Penalty-Overtime: Eagles @ Browns

Zugegeben: Solche Situationen treten eher selten auf. In der gesamten Saison gab es bisher lediglich circa eine Handvoll vergleichbarer Situationen. Eine davon ereignete sich ebenfalls in der vergangenen Woche beim Gastspiel der Eagles bei den Browns.

Spät im vierten Quarter standen die Browns bei 3rd & 8 an der Eagles 14 Yard-Linie. Running Back Kareem Hunt bekam den Ball und erlief vier Yards. Jarvis Landry wurde jedoch mit einer Illegal Motion geflagged. Eagles-Head-Coach Doug Pederson musste also zwischen 3rd & 13 von der 19 oder 4th & 4 von der 10 wählen.

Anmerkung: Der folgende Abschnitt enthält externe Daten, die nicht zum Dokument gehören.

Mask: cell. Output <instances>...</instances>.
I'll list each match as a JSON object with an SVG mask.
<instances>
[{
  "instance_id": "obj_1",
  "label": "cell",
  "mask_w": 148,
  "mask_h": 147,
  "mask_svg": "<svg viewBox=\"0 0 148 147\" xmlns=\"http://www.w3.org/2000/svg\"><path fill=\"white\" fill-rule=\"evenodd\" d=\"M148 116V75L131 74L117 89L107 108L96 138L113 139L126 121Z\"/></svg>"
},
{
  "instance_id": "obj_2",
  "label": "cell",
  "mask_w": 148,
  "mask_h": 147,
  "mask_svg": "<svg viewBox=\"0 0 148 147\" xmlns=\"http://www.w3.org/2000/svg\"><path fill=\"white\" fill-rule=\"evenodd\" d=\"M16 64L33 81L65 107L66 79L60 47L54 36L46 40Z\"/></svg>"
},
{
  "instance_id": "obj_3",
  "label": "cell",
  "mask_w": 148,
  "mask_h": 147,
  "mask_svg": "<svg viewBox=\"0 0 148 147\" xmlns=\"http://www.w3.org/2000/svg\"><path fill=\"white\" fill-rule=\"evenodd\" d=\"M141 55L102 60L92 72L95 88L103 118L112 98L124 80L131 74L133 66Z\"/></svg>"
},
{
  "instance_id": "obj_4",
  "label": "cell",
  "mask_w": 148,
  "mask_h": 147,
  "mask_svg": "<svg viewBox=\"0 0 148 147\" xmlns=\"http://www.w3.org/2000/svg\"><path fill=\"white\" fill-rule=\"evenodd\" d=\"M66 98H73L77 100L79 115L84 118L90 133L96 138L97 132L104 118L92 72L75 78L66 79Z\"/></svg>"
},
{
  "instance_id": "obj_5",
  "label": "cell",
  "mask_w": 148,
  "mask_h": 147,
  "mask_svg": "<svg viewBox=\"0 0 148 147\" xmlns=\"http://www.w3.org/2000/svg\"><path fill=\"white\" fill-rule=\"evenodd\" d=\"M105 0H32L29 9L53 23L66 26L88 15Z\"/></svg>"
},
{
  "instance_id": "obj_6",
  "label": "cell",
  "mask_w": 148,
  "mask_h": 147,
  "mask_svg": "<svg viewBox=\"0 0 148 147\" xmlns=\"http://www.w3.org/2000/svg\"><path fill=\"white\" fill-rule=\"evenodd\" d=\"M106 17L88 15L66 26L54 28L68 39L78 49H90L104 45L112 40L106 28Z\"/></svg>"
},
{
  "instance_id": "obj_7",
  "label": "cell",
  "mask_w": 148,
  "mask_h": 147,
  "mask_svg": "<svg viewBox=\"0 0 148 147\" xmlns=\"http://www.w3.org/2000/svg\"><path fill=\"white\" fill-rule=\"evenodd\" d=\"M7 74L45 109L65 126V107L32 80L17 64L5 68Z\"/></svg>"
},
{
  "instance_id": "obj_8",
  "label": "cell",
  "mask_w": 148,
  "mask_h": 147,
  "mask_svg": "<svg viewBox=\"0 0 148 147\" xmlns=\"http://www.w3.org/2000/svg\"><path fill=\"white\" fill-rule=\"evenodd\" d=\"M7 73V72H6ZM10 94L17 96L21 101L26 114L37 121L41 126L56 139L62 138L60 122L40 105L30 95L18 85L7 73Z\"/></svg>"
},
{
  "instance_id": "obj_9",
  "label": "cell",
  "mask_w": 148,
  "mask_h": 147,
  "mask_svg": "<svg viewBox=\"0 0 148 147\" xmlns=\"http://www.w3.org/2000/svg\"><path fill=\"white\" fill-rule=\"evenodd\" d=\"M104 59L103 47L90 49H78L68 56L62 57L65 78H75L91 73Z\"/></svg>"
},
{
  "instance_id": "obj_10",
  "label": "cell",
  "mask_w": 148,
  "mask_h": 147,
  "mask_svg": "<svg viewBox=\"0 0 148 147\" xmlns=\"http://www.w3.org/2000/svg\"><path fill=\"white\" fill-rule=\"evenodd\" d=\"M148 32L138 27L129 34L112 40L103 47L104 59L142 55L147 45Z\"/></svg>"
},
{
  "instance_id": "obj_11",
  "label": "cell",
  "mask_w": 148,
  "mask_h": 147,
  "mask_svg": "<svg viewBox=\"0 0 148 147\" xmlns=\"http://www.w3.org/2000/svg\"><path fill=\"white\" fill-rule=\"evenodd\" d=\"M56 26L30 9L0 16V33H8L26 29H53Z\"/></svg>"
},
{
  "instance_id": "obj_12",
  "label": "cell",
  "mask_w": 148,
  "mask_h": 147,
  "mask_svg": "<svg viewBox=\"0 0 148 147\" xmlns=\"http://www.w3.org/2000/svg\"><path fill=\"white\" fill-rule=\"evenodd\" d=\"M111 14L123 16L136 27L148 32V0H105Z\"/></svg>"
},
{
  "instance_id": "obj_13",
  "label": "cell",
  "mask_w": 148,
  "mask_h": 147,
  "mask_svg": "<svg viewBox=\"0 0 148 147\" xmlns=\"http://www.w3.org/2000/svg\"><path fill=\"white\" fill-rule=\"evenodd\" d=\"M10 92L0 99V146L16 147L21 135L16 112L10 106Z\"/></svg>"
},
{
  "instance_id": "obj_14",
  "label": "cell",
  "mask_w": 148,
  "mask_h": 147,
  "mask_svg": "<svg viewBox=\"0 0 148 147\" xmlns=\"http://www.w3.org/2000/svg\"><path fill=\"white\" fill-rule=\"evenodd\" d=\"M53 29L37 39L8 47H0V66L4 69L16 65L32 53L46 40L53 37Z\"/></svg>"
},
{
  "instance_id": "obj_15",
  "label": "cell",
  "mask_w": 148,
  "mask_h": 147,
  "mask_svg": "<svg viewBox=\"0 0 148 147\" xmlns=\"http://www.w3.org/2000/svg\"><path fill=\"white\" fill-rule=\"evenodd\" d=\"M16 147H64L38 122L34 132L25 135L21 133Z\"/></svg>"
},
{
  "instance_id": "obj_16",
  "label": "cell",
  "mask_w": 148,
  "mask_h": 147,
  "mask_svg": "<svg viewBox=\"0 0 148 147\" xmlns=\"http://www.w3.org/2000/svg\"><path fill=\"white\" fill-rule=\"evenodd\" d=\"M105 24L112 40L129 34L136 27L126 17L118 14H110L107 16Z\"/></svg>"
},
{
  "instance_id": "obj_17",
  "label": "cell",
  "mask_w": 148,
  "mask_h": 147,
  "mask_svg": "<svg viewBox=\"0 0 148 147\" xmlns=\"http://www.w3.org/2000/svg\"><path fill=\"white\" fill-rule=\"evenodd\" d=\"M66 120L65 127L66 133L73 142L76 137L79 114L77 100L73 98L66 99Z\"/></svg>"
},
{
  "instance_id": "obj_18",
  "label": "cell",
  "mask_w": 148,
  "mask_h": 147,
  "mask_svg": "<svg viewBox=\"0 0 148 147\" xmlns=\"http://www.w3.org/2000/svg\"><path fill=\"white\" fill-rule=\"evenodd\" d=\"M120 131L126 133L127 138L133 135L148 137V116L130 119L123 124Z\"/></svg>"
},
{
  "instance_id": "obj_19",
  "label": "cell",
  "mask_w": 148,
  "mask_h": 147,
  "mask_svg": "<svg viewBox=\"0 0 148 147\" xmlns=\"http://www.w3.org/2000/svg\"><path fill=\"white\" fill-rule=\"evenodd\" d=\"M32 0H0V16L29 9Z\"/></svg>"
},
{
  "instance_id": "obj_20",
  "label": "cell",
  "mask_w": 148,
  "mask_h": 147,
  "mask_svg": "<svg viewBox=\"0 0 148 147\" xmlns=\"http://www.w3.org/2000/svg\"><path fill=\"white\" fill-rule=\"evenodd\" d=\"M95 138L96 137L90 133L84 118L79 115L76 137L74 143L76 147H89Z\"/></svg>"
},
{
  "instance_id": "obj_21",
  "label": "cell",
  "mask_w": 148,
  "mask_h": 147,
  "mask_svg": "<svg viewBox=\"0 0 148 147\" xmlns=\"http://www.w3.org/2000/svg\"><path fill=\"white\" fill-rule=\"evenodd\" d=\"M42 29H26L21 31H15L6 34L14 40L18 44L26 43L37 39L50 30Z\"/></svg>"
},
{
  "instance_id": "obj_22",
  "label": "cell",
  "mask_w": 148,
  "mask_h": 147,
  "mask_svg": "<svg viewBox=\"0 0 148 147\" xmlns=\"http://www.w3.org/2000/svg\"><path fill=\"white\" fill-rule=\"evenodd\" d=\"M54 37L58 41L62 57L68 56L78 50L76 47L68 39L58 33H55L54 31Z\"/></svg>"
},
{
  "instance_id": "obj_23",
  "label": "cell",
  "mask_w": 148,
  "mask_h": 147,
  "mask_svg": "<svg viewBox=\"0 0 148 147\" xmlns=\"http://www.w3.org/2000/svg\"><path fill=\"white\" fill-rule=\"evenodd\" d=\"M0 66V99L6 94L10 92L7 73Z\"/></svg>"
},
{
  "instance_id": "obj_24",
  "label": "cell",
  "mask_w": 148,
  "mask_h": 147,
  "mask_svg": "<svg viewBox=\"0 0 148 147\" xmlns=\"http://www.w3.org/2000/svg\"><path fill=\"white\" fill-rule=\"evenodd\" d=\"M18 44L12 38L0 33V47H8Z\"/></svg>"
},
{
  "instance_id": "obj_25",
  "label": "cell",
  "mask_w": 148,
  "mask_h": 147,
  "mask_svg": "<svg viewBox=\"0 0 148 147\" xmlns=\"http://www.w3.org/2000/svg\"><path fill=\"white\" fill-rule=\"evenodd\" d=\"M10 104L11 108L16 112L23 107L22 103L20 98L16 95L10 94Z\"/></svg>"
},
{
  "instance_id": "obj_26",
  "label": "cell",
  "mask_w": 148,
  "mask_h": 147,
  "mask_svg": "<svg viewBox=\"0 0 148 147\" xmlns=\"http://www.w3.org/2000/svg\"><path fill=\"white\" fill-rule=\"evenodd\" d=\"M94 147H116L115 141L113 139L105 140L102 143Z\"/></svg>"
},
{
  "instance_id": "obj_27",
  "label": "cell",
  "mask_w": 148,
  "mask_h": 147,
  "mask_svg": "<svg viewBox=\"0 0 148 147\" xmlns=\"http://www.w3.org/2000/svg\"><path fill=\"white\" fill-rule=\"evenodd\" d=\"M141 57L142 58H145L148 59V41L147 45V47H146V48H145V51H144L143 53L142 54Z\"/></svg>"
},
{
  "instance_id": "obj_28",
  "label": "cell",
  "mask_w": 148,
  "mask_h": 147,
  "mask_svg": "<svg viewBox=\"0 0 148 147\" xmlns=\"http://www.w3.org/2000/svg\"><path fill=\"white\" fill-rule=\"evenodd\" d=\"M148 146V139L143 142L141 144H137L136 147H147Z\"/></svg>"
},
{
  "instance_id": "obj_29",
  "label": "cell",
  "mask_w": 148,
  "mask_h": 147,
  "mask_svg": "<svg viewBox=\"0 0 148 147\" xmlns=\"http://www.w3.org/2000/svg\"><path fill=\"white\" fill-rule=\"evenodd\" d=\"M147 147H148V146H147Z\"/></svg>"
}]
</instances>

Während der Expected-Points-Wert auch hier für das Ablehnen plädiert, rät der Win-Probability-Wert zum Annehmen der Strafe (96.88% vs 96.93%). Die Tendenz ist jedoch verschwindend gering. Noch dazu befinden wir und schon tief im vierten Viertel wo der WP-Wert nicht immer exakt kalibriert und aussagekräftig ist.

Im Gegensatz zur Entscheidung von Sean McVay hing bei Browns – Eagles unsere Güte in diesem Fall nicht von der in der Folge getroffenen Entscheidung des Head Coaches auf der anderen Seite ab (Kick vs Go). Zu groß war zu diesem Zeitpunkt der Unterschied auf dem Scoreboard und zu sicher bereits der Browns-Sieg.